+++ Selected text
Saccheri embarked on the journey of trying to prove the postulate by showing via reductio ad absurdum that if the postulate is denied, it will lead to a contradiction. He assumed the angles at D and C to be either obtuse or acute (as suggested respectively by the dashed lines), and proceeded to investigate the consequences.

Here I turn to an author who preceded and influenced him, Giordano Vitale. He likewise constructed such a quadrilateral, in order to prove straight line DC to be equidistant from AB, which would again be equivalent to the 5th postulate. He dropped an intermediate perpendicular FE from DC to AB, and attempted to prove this perpendicular equal in length to the others.

This approach, too, can be seen a backward one, as find below.
++++++
+++ Dataset extract
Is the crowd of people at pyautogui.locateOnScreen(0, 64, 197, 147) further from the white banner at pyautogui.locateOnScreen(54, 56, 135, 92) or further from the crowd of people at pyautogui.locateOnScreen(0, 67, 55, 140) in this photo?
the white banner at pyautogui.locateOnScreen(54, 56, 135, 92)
++++++
[What you will do]:
a. Answer these questions about the passage on Saccheri and Vitale:
(i) By what method did Saccheri try to prove the postulate?
(ii) What two kinds of angles did Saccheri assume the angles at D and C to be?
(iii) What did Vitale drop from DC to AB?
b. Print the part of the passage on Saccheri and Vitale starting with "Here I turn" and going on through "to the others.".

[Answers to each task]:
a.
(i) Reductio ad absurdum: showing that denying the postulate leads to a contradiction.
(ii) Obtuse or acute.
(iii) An intermediate perpendicular, FE.

b.
Here I turn to an author who preceded and influenced him, Giordano Vitale. He likewise constructed such a quadrilateral, in order to prove straight line DC to be equidistant from AB, which would again be equivalent to the 5th postulate. He dropped an intermediate perpendicular FE from DC to AB, and attempted to prove this perpendicular equal in length to the others.